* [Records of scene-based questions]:
────────
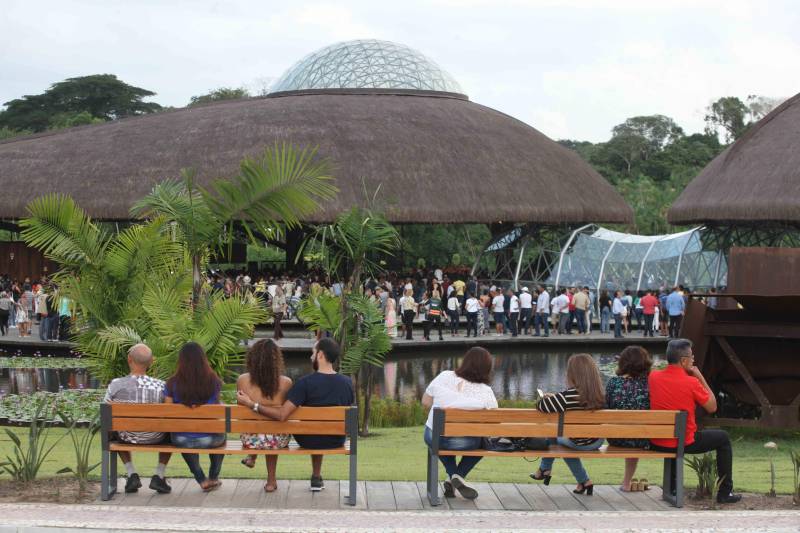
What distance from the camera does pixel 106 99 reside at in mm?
77688

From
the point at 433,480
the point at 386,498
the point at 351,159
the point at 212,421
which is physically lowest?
the point at 386,498

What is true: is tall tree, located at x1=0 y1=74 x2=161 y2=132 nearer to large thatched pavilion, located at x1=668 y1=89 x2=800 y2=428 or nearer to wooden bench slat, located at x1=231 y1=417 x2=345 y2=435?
large thatched pavilion, located at x1=668 y1=89 x2=800 y2=428

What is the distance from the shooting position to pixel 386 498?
28.7 ft

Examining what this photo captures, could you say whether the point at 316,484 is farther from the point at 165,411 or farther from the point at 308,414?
the point at 165,411

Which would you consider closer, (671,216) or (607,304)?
(607,304)

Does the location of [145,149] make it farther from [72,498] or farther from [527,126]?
[72,498]

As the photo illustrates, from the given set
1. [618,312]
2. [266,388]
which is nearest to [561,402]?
[266,388]

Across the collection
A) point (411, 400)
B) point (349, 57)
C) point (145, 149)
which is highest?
point (349, 57)

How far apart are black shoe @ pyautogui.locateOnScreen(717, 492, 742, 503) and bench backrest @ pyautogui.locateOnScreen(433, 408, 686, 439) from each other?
1.71ft

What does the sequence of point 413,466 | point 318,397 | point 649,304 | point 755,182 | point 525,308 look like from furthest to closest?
point 755,182 → point 525,308 → point 649,304 → point 413,466 → point 318,397

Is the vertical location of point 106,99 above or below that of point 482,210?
above

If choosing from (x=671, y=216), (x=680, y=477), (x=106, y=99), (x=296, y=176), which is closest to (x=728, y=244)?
(x=671, y=216)

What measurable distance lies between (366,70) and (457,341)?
22.9 metres

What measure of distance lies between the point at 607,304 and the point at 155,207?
22446 millimetres
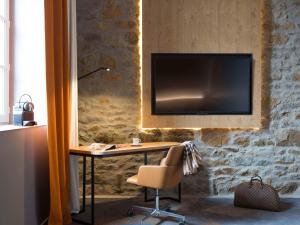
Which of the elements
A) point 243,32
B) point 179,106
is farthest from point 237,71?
point 179,106

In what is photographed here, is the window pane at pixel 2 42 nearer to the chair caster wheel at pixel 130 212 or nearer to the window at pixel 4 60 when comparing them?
the window at pixel 4 60

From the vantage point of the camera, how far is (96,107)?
181 inches

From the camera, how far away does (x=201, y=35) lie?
182 inches

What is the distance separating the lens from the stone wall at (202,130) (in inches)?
181

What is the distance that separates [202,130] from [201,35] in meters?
1.25

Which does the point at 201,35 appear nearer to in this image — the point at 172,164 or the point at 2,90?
the point at 172,164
────────
* [Goal]: Can you transcribe all of the data above word for word, leaving out the pictures?

* [Task result]:
What distance from the camera does pixel 106 99 reside at in mm?
77688

From
the point at 433,480
the point at 386,498
the point at 351,159
the point at 212,421
which is physically lowest?
the point at 386,498

What is true: is tall tree, located at x1=0 y1=74 x2=161 y2=132 nearer to large thatched pavilion, located at x1=668 y1=89 x2=800 y2=428 or nearer to wooden bench slat, located at x1=231 y1=417 x2=345 y2=435?
large thatched pavilion, located at x1=668 y1=89 x2=800 y2=428

What is the distance from the shooting position to pixel 386 498?
28.7 ft

Examining what this photo captures, could you say whether the point at 316,484 is farther from the point at 165,411 or farther from the point at 308,414?
the point at 165,411

Which would you consider closer, (671,216) or (607,304)?
(607,304)

Does the location of [145,149] make it farther from [72,498] or farther from [527,126]?
[72,498]

As the photo illustrates, from the given set
1. [618,312]
2. [266,388]
which is nearest to [561,402]?
[266,388]

Across the collection
A) point (411, 400)
B) point (349, 57)
C) point (145, 149)
which is highest?
point (349, 57)

How far apart are black shoe @ pyautogui.locateOnScreen(717, 492, 742, 503) and bench backrest @ pyautogui.locateOnScreen(433, 408, 686, 439) from each other?
1.71ft

What does the sequence of point 413,466 | point 318,397 | point 649,304 | point 755,182 | point 525,308 look like from furthest to closest?
point 755,182 → point 525,308 → point 649,304 → point 413,466 → point 318,397

Is the vertical location of point 106,99 above or below that of point 482,210?
above

If choosing from (x=671, y=216), (x=680, y=477), (x=106, y=99), (x=296, y=176), which is closest to (x=728, y=244)?
(x=671, y=216)

What measurable distance lies between (366,70) and (457,341)?
22.9 metres

What measure of distance lies between the point at 607,304 and the point at 155,207?
22446 millimetres
Which of the elements
A) point 243,32
B) point 179,106
is farthest from point 237,71?
point 179,106

In what is photographed here, is the window pane at pixel 2 42 nearer to the chair caster wheel at pixel 130 212 or nearer to the window at pixel 4 60 when comparing them?
the window at pixel 4 60

From the vantage point of the camera, how far is (96,107)?
181 inches

From the camera, how far away does (x=201, y=35) lie?
182 inches

What is the distance separating the lens from the stone wall at (202,130) (in inches)?
181

What is the distance that separates [202,130] from [201,35] in meters?
1.25

Which does the point at 201,35 appear nearer to in this image — the point at 172,164 or the point at 2,90?
the point at 172,164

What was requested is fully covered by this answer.